Yesterday evening I took a piece off my rigid heddle loom I’d started weeks ago. September 1st, I think. 


I used a yummy mohair yarn and what I’m fairly certain is a kind of thick cotton thread. I love autumn-esque colors. I was going for a shawl that both looks warm and delicate, airy and solid. I also wanted to practice a weaving technique called Leno as described in the book, Inventive Weaving on a Little Loom, by Syne Mitchell. 

The cotton thread behaved so much differently than the wool yarn. It is much less forgiving and had almost no elasticity. Sometimes the selveges were a catastrophe. I thought about bailing on the project about halfway through because I was worried it was just a hot mess and I should start over. Then I got stubborn and opted to carry on ~ best case scenario, I reasoned, was that I’d love the shawl and want to show it to the world, imperfections and all. Worst case? That once off the loom I’d lament wasting hours of my life weaving cloth not fit for mouse bedding. 

I tried out some things in an effort to minimize loose ends. Oh loose ends! They are part of things, aren’t they?

> [Problem A]:
Output the rows unchanged, beginning with the line that contains "From where the camera" and going on through the final row.
The weaving post and the rows after it come from unrelated sources.

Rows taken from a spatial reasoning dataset
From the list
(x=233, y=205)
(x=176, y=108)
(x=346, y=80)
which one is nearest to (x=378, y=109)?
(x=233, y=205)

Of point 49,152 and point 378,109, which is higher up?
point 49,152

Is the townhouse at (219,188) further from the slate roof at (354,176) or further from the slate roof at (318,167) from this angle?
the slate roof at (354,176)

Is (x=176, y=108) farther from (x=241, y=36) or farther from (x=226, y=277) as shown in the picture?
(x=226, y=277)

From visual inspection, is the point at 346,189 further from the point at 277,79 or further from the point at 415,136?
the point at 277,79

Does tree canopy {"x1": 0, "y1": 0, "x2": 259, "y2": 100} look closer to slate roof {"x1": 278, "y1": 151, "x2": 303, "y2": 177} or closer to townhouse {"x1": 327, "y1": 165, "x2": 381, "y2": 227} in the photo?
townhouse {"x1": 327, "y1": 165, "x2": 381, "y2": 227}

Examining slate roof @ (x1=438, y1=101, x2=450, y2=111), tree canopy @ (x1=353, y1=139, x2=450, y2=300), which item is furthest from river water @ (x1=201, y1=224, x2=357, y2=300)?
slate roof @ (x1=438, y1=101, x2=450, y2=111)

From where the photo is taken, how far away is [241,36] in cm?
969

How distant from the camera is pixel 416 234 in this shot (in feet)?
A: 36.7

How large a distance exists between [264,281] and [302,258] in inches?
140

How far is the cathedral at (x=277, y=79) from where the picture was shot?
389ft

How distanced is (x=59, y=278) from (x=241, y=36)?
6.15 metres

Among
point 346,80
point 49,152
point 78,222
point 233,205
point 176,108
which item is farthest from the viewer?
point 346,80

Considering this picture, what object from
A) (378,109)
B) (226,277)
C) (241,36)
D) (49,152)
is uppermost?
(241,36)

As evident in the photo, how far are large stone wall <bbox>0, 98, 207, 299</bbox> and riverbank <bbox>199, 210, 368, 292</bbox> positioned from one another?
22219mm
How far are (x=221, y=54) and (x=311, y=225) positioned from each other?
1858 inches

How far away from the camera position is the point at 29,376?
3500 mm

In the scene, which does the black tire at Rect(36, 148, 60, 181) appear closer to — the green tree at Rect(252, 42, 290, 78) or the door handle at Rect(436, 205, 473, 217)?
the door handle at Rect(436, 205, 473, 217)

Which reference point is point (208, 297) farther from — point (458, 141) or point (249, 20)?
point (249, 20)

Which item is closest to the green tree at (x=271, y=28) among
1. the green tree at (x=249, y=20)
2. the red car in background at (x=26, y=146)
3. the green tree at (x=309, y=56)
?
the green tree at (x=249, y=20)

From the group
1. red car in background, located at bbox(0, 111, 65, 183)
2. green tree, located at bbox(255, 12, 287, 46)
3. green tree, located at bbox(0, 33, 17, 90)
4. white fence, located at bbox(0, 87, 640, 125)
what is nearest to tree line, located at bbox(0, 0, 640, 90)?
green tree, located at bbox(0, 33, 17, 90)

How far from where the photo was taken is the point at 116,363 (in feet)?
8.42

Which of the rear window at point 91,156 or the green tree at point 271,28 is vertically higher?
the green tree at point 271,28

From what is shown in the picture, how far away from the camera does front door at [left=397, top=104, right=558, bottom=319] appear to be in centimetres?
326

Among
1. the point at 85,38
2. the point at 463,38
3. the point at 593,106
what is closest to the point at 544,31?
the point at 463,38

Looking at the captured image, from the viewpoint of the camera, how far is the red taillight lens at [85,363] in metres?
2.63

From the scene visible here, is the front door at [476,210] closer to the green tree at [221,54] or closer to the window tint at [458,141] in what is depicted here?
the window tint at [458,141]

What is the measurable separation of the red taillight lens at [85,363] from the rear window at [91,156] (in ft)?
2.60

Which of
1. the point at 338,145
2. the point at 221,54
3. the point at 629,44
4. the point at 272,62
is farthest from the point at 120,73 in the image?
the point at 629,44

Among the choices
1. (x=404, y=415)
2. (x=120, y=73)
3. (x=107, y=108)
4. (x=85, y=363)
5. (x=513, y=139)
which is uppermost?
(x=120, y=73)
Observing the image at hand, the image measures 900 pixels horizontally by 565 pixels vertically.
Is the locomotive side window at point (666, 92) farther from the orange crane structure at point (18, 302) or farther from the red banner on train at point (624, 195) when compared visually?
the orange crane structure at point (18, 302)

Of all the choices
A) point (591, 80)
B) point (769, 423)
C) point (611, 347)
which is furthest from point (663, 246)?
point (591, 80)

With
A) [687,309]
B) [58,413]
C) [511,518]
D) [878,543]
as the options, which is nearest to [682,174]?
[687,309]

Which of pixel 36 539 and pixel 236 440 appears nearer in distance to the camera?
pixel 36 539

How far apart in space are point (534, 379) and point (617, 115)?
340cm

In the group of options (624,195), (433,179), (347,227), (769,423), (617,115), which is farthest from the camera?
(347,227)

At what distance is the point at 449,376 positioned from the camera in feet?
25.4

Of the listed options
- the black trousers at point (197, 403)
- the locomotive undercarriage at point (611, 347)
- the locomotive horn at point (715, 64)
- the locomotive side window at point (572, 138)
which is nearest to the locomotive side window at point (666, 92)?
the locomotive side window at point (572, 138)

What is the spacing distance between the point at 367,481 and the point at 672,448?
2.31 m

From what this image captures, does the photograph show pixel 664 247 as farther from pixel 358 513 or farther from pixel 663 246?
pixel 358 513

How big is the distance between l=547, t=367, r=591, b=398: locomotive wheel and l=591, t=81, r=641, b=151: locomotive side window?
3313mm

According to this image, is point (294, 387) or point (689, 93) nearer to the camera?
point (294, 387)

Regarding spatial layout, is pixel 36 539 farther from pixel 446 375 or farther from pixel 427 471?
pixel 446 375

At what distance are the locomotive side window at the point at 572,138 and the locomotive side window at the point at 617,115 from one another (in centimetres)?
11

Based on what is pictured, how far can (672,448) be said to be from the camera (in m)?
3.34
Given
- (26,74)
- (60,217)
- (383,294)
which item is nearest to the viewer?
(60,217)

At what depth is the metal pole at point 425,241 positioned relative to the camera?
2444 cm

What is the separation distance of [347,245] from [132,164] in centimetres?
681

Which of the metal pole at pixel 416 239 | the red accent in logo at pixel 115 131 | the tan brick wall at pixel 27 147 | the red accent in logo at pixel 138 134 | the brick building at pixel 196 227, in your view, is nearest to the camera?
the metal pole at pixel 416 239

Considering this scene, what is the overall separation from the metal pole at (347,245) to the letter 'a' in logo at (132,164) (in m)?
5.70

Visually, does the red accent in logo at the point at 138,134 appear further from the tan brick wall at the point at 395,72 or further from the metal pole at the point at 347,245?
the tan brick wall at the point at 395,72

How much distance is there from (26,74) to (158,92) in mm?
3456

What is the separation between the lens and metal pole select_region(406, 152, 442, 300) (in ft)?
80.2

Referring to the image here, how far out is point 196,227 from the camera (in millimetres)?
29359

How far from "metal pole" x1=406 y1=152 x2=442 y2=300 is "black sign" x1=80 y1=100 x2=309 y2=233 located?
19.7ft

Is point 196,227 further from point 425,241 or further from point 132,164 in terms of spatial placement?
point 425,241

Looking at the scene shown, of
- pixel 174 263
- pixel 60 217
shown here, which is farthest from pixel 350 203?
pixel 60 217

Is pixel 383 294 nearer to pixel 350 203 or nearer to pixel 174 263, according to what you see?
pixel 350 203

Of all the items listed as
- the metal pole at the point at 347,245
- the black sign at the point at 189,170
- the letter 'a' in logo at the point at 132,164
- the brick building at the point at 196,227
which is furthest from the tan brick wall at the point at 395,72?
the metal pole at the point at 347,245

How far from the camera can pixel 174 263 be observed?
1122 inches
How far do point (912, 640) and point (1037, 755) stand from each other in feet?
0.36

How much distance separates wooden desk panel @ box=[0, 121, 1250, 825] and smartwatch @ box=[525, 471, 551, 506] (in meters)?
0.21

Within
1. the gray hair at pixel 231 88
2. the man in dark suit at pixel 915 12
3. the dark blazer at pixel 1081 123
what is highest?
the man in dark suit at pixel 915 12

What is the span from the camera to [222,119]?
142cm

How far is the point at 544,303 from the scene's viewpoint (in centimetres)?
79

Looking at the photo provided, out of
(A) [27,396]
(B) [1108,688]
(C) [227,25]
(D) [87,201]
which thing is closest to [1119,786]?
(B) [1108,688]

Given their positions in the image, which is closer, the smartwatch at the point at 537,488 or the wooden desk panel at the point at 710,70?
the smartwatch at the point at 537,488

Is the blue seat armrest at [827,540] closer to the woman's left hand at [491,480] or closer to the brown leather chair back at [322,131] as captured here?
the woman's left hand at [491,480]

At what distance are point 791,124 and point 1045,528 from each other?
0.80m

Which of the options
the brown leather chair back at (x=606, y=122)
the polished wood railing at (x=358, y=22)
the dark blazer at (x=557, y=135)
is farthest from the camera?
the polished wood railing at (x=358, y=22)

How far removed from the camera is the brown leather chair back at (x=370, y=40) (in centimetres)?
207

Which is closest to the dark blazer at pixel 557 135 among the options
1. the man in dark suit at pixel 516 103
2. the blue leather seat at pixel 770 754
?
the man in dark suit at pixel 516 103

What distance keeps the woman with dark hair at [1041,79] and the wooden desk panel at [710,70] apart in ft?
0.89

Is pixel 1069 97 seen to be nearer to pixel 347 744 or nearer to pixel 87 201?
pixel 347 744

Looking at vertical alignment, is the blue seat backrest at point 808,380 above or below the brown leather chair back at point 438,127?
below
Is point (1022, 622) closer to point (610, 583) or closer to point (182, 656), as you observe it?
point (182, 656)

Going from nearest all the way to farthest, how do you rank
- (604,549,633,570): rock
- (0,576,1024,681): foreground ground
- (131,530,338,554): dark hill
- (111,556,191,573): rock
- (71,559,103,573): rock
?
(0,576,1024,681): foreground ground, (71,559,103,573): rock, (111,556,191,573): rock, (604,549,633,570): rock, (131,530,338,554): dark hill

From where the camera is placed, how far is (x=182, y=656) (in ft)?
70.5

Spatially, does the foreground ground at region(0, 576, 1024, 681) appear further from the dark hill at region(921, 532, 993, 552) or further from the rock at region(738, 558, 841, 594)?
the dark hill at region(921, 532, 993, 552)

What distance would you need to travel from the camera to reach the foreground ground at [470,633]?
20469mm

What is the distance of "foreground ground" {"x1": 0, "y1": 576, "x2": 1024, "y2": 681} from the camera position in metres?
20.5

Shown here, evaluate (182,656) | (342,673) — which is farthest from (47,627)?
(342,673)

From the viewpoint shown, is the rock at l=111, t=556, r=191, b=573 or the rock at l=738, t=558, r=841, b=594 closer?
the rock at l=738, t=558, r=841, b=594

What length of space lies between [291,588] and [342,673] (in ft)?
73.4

> [Problem B]:
Write the next part of the post about weaving the shawl.

> [Final answer A]:
From where the camera is placed, how far is (x=182, y=656) (in ft)?
70.5

Spatially, does the foreground ground at region(0, 576, 1024, 681) appear further from the dark hill at region(921, 532, 993, 552) or further from the rock at region(738, 558, 841, 594)?
the dark hill at region(921, 532, 993, 552)

What distance would you need to travel from the camera to reach the foreground ground at [470,633]?
20469mm

What is the distance of "foreground ground" {"x1": 0, "y1": 576, "x2": 1024, "y2": 681} from the camera position in metres?
20.5

Shown here, evaluate (182,656) | (342,673) — which is farthest from (47,627)?
(342,673)

From the viewpoint shown, is the rock at l=111, t=556, r=191, b=573 or the rock at l=738, t=558, r=841, b=594 closer?
the rock at l=738, t=558, r=841, b=594

What length of space lies between [291,588] and [342,673] (in ft)?
73.4

> [Final answer B]:
When I had to switch colors (according to my own pattern; I’d arrange the color changes much differently if I were to make this again) I tried securing the loose threads in the loop of the weft as it was going back through the warp. That worked out pretty well. Wish I’d have figured that out sooner! 




Taking the shawl off the loom was nerve wracking! Not sure why. It feels both sturdy and fragile at the same time, and all of the loose ends made me wonder how the hell I’d get them all sewn in without ruining the fabric. 


There it is all laid out. 


I stayed up until the wee hours last night sewing all the strands in, those that couldn’t be trimmed as they were. It was so worth it. 

The shawl isn’t blocked yet but here it is. I’m so happy I kept at it. I learned so much about how different threads behave, selveges, the utter importance of a proper tension in all warp threads (obvious I know, but I thought I’d done that and still there were problems throughout. I think I need to make smaller groups of weft threads in the beginning stages). 


Here’s an up-close view of the general pattern. 


Here’s some unfortunate selvege proof. 


And there’s me, still proud as hell of this piece!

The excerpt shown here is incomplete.